HU was achieved by tail suspension, as previously described (32). The height of the animal's hindquarters was adjusted to prevent any contact of the hindlimbs with the cage floor, resulting in approximately a 30° head-down tilt. The forelimbs of the animal maintained contact with the cage bottom, allowing the rat full access to the entire cage. All animals were monitored daily for health, including assessment of tail integrity, and body weights were measured weekly.

SRT paradigm.

SRT was completed as previously described (32). Briefly, left plantar flexor muscles from animals in the HU+SRT group were trained once every 3 days during 28-day HU using a custom-made rodent isokinetic dynamometer. Animals were anesthetized with isoflurane gas (∼2.5%; Minrad, Bethlehem, PA) mixed with oxygen before removal from tail suspension to prevent any weight bearing by the hindlimbs. Each rat was then placed in right lateral recumbency on a platform, the left foot was secured onto the foot pedal, and the left knee was clamped so that the lower leg was perpendicular to the foot and the femur and tibia were at right angles to each other.
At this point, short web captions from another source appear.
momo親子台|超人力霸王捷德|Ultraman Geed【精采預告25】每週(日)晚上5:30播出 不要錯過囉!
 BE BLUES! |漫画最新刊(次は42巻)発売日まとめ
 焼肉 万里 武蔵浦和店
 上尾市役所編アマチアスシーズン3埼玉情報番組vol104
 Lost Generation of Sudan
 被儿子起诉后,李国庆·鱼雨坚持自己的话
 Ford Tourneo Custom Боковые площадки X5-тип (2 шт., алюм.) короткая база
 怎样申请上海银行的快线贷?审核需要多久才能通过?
This was referred to as the resting, 0° position. For isometric contractions, the foot pedal was held fixed in this position. For all contractions, the footplate was rotated in synchrony with muscle stimulation by a Cambridge Technology lever system (model 6900) interfaced with a 80486 66-MHz personal computer using custom software written in TestPoint (version 4.0; Capital Equipment, Billerica, MA). Torque generated around the footplate pivot (at the rat's ankle joint) was measured by the lever system's servomotor. Plantar flexor muscle stimulation was performed with fine-wire electrodes consisting of insulated chromium nickel wire (Stablohm 800B, H-ML Size 003, California Fine Wire), inserted intramuscularly straddling the sciatic nerve in the proximal thigh region. The stimulation wires were then attached to the output poles of a Grass Instruments stimulus isolation unit (model SIU5; Astro-Med, W. Warwick, RI) interfaced with a stimulator (S88; Astro-Med), which delivered current to the sciatic nerve and induced muscle contraction.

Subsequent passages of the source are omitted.